EXCERPT PROVIDED »
* * * *

The 15,600-square-foot roastery and tasting room houses two coffee bars, a scooping bar, a coffee library, two roasting facilities, and a restaurant. Kelly O

There was probably a time when Starbucks did things small. That time was more than 30 years and 21,000 stores ago. The newest Starbucks—the Starbucks Reserve Roastery & Tasting Room on Pike Street ("Just nine blocks away from our original Pike Place Market Store")—is a 15,600-square-foot palace rumored to have cost more than $20 million to build. It is, according to the company, "a one-of-a-kind coffee shrine in our hometown that captures the past, present, and future of Starbucks." God is in the details, and the Starbucks palace is filled with painstakingly beautiful things: teak wood tables and stools, copper piping, a two-sided steel fireplace, huge felt cut-out curtains with metal stitching. The shrine often has its own security guard posted out front.

* * * *

RECORDS PROVIDED »
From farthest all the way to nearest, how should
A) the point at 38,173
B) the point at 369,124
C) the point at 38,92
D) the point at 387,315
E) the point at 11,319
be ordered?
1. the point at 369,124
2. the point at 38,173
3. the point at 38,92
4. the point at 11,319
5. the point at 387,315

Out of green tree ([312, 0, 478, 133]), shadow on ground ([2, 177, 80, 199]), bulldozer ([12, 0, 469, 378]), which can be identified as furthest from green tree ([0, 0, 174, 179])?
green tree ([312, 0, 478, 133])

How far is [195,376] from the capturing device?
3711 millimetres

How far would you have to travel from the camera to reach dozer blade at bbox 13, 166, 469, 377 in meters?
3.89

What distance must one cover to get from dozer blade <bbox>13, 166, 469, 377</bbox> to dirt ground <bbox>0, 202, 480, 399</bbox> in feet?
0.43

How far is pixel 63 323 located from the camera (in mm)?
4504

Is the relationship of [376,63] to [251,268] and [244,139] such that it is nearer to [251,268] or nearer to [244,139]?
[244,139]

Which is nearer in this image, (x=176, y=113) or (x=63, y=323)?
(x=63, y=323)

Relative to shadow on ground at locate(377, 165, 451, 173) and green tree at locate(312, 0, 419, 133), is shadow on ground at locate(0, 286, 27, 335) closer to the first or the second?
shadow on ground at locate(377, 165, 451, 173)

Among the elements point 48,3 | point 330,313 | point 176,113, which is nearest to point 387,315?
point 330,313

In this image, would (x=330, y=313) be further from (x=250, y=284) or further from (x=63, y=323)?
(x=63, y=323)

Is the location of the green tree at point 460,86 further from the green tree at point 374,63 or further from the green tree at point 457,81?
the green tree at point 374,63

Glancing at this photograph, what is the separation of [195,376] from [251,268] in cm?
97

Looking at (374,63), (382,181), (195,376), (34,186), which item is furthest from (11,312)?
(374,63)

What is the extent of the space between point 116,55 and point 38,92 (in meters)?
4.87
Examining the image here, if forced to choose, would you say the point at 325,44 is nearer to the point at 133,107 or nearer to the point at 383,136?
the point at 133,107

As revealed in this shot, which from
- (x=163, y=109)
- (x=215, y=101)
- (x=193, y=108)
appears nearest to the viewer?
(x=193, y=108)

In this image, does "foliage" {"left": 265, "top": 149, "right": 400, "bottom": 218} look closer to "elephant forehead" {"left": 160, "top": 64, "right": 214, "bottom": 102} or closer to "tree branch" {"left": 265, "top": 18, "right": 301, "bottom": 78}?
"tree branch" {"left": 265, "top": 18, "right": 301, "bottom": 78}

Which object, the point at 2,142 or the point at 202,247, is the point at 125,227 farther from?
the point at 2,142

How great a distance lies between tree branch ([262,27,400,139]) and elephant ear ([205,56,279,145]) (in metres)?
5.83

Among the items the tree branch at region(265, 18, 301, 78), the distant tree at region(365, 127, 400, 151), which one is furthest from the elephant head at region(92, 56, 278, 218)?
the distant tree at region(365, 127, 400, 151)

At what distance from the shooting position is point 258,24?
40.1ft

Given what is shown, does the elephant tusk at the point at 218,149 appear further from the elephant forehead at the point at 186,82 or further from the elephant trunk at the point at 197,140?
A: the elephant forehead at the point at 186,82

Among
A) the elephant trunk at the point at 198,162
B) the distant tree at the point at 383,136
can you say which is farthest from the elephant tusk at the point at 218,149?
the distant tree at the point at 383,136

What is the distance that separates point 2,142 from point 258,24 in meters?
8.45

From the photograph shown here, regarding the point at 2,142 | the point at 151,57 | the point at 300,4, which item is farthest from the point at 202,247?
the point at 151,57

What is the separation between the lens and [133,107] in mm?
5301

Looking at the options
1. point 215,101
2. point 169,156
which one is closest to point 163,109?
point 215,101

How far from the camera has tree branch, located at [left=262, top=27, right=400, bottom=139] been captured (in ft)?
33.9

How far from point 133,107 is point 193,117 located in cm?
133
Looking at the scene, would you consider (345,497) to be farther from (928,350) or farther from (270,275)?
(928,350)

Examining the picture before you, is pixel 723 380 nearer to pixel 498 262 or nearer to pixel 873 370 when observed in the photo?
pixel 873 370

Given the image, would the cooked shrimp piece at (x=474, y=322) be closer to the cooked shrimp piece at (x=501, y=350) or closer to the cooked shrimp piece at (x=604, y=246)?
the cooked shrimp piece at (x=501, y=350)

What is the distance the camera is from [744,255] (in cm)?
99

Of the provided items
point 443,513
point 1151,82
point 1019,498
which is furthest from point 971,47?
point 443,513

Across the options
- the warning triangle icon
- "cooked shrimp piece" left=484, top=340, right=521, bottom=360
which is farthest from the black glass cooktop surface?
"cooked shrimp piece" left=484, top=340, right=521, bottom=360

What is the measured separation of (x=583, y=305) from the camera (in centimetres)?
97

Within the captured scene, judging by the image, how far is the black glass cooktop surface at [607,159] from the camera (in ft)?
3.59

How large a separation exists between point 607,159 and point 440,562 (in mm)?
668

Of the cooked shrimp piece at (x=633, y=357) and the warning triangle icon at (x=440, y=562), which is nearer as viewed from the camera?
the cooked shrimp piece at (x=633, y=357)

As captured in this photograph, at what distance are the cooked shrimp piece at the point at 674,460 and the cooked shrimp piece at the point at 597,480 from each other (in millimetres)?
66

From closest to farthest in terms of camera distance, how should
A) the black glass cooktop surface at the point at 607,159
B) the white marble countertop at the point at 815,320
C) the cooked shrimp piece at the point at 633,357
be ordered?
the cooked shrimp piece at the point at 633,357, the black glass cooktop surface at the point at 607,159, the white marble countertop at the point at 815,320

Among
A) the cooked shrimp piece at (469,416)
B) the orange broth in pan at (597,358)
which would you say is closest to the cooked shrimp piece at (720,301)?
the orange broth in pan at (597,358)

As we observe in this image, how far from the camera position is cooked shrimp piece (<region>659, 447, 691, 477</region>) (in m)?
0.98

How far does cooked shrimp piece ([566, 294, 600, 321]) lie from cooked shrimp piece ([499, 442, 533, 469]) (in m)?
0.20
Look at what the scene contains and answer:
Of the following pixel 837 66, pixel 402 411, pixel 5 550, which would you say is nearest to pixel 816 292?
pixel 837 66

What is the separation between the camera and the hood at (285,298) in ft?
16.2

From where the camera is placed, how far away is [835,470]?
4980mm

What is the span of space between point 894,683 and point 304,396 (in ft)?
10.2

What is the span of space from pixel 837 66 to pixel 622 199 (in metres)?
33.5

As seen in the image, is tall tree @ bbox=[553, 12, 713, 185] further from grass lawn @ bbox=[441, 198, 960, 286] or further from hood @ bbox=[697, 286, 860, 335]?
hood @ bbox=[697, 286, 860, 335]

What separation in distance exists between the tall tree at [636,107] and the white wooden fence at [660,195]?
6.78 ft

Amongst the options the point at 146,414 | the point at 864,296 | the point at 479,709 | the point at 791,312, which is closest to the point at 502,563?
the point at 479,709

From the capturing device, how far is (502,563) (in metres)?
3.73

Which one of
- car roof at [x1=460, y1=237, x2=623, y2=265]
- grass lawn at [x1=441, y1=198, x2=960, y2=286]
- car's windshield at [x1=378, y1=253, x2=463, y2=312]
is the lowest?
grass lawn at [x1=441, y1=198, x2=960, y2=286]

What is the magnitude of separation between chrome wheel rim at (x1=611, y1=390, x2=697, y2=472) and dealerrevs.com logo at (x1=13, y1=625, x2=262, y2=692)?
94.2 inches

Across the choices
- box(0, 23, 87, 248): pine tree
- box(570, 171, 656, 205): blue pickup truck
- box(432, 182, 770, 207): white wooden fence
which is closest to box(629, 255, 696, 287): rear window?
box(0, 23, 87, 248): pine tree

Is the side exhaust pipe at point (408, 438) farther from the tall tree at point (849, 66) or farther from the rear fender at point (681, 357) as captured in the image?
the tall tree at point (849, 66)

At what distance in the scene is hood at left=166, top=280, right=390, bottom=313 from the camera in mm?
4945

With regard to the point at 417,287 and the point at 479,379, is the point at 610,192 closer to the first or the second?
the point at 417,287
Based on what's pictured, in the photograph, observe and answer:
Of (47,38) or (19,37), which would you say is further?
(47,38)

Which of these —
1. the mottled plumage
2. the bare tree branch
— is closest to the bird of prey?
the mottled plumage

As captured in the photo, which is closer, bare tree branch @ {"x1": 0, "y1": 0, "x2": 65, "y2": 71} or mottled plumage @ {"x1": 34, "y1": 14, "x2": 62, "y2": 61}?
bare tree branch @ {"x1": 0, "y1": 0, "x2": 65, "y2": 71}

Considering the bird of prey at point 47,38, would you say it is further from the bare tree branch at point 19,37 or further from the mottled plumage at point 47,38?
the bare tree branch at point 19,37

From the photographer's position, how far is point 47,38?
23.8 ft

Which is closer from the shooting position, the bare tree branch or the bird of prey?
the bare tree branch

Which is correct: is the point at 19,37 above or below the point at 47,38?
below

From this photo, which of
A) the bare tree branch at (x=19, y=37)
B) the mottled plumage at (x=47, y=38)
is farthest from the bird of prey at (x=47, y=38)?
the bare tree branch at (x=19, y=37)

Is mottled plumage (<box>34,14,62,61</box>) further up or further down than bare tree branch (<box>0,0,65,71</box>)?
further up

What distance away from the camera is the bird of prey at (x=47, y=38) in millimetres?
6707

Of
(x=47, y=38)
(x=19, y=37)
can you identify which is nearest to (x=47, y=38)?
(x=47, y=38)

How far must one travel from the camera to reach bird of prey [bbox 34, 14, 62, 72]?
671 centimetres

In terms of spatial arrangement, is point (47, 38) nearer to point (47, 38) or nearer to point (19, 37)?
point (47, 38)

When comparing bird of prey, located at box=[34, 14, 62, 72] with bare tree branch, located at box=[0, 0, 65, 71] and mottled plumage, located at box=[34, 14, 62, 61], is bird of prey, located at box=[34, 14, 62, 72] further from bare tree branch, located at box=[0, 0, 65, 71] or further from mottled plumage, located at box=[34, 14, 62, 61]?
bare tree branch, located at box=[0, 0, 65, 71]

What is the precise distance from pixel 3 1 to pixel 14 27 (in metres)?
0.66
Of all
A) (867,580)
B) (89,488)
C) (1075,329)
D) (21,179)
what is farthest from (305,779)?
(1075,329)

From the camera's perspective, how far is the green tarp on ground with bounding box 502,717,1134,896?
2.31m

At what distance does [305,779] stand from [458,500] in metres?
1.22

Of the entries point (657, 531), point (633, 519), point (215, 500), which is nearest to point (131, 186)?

* * * *

LIST OF TASKS »
[a] Gather every line of the entries that contains the string "space".
[b] Go on with the text about the Starbucks roastery, starting after its last sentence.
The text about the Starbucks roastery and the entries are unrelated to each other.

ANSWERS PER TASK »
[a]
What is the extent of the space between point 116,55 and point 38,92 (in meters)?
What is the span of space between point 894,683 and point 304,396 (in ft)?
What is the span of space from pixel 837 66 to pixel 622 199 (in metres)?

[b]
There is an overwhelming amount of stuff—to look at, drink, eat, and buy—at the Starbucks palace. The whole place is designed, apparently, to feature the Starbucks Reserve line of high-end coffees, beans selected for careful roasting because of their "special, unique" flavors and limited availability. But this palace (there's just no other word for it) also contains a large bar serving espresso drinks, brewed coffee, pastries, sandwiches, and salads; a smaller "experience bar" serving a limited menu of espresso drinks and coffee; a "coffee library" housing more than 200 books about the beverage; a scooping bar where you can purchase loose coffee by the pound; two roasting facilities (one is a small batch roaster for beans that get sent out to stores, the other is a micro-roaster that roasts all of the coffee being served on-site); and a Tom Douglas restaurant (specifically, the third outpost of his Serious Pie franchise, meaning that, yes, there is a wood-burning oven deep in the palace). There is also a unisex restroom ("This is soooooo European," a customer was overheard saying) where, while washing your hands, you can peek through a window down into the roasting operation.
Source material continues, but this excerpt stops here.